Oligarchic planetesimal accretion and giant planet formation

TL;DR

This study models in situ giant planet formation, highlighting how atmospheric gas drag and planetesimal size influence formation timescales and core mass, using numerical simulations within the core instability framework.

Contribution

It provides a detailed numerical analysis of giant planet formation considering gas drag effects and planetesimal sizes, advancing understanding of core accretion processes.

Findings

Gas drag enhances planetesimal capture radius, reducing formation time by 30-55%.

Smaller planetesimals (10 km) shorten formation time by a factor of 2-3 compared to larger ones (100 km).

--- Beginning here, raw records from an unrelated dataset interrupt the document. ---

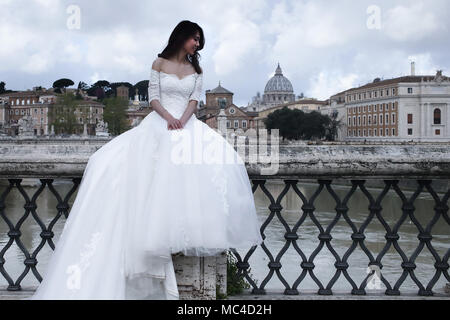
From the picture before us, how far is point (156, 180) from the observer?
2303mm

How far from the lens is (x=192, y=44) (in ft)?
8.73

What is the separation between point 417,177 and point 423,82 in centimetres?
7201

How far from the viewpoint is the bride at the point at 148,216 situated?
223 cm

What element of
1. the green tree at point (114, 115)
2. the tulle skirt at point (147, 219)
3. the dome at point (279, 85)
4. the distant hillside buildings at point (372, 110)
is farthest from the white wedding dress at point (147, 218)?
the dome at point (279, 85)

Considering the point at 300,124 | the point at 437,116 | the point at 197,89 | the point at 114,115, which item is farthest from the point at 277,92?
the point at 197,89

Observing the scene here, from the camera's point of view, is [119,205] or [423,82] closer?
[119,205]

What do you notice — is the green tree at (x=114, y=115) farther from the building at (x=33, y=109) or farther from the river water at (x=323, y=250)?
the river water at (x=323, y=250)

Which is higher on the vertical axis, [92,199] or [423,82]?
[423,82]

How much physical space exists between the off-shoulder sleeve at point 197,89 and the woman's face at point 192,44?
0.45 ft

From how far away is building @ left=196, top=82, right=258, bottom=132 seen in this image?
92.5 meters

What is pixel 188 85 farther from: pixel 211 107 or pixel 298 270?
pixel 211 107
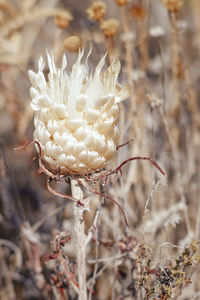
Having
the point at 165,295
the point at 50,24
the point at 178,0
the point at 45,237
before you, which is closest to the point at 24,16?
the point at 50,24

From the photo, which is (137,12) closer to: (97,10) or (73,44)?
(97,10)

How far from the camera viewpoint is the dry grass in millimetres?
952

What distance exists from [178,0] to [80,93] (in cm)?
76

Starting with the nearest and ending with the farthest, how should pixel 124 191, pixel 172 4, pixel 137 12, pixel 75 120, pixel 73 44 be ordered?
pixel 75 120
pixel 73 44
pixel 124 191
pixel 172 4
pixel 137 12

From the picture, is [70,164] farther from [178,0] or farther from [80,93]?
[178,0]

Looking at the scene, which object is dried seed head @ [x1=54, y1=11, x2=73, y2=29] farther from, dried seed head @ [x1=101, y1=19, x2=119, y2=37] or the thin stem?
the thin stem

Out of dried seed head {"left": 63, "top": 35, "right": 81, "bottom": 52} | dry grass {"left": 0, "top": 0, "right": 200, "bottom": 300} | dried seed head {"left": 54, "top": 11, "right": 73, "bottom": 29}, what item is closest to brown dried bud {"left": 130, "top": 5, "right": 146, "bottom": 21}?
dry grass {"left": 0, "top": 0, "right": 200, "bottom": 300}

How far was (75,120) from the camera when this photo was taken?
64cm

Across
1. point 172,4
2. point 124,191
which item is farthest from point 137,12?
point 124,191

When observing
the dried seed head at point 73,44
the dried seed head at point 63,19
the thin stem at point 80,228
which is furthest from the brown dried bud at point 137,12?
the thin stem at point 80,228

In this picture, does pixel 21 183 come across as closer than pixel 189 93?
No

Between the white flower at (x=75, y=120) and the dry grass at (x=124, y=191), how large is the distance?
0.44 ft

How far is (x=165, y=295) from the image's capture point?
2.26ft

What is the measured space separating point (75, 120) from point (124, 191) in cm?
49
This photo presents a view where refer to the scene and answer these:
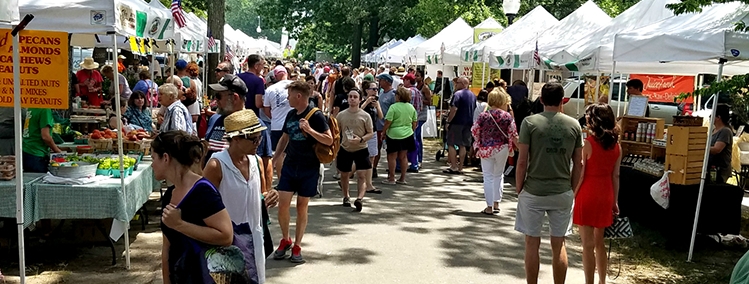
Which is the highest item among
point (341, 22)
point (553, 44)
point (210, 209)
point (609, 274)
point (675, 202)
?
point (341, 22)

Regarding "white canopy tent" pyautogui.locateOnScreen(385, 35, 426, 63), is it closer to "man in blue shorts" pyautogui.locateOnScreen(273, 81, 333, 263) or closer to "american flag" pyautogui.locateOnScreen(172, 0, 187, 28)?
"american flag" pyautogui.locateOnScreen(172, 0, 187, 28)

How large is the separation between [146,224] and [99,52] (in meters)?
14.3

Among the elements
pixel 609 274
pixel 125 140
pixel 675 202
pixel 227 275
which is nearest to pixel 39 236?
pixel 125 140

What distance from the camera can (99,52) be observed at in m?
22.0

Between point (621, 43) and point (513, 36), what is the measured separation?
888 cm

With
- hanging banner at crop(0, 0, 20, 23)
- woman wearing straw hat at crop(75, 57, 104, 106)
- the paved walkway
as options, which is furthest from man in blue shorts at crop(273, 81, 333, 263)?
woman wearing straw hat at crop(75, 57, 104, 106)

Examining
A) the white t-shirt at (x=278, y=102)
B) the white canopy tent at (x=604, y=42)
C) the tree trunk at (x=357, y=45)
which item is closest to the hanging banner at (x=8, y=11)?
the white t-shirt at (x=278, y=102)

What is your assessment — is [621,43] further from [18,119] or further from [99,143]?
[18,119]

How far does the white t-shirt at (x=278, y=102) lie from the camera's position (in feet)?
33.4

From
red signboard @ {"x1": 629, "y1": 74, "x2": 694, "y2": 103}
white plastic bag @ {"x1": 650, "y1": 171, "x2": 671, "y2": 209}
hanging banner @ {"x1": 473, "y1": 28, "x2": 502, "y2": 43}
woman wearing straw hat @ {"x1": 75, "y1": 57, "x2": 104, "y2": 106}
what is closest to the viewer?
white plastic bag @ {"x1": 650, "y1": 171, "x2": 671, "y2": 209}

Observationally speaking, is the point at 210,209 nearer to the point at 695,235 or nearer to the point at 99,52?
the point at 695,235

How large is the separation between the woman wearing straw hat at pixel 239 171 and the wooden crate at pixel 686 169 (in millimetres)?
5541

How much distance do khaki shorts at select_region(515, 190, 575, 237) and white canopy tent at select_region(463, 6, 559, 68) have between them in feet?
35.7

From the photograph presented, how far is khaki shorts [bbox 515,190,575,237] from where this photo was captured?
5906 mm
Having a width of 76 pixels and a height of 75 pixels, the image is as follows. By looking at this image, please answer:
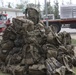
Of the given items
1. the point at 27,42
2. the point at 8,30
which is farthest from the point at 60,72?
the point at 8,30

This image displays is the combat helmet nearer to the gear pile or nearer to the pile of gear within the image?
the pile of gear

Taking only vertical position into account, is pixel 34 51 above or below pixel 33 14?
below

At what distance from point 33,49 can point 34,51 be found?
0.06 meters

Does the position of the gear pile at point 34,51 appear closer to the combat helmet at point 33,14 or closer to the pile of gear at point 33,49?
the pile of gear at point 33,49

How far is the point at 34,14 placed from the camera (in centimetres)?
624

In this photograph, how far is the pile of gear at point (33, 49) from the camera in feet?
18.2

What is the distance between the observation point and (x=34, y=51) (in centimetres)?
581

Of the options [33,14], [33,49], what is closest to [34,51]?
[33,49]

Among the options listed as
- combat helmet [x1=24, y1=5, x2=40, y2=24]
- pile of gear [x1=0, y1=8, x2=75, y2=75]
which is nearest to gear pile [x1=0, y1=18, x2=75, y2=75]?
pile of gear [x1=0, y1=8, x2=75, y2=75]

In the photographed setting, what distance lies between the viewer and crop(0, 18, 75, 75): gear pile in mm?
5535

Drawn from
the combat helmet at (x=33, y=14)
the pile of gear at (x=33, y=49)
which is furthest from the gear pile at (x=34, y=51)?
the combat helmet at (x=33, y=14)

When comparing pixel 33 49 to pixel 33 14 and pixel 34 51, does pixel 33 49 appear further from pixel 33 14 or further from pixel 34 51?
pixel 33 14

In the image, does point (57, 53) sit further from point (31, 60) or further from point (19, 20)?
point (19, 20)

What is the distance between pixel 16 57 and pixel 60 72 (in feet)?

Planetesimal size has little effect on the final core mass.

Abstract

Aims. In the context of the core instability model, we present calculations of in situ giant planet formation. The oligarchic growth regime of solid protoplanets is the model adopted for the growth of the core. Methods. The full differential equations of giant planet formation were numerically solved with an adaptation of a Henyey-type code. The planetesimals accretion rate was coupled in a self-consistent way to the envelope's evolution. Results. We performed several simulations for the formation of a Jupiter-like object by assuming various surface densities for the protoplanetary disc and two different sizes for the accreted planetesimals. We find that the atmospheric gas drag gives rise to a major enhancement on the effective capture radius of the protoplanet, thus leading to an average timescale reduction of 30% -- 55% and ultimately to an increase by a factor of 2 of the final mass of solids accreted as compared to the situation in which drag effects are neglected. With regard to the size of accreted planetesimals, we find that for a swarm of planetesimals having a radius of 10 km, the formation time is a factor 2 to 3 shorter than that of planetesimals of 100 km, the factor depending on the surface density of the nebula. Moreover, planetesimal size does not seem to have a significant impact on the final mass of the core.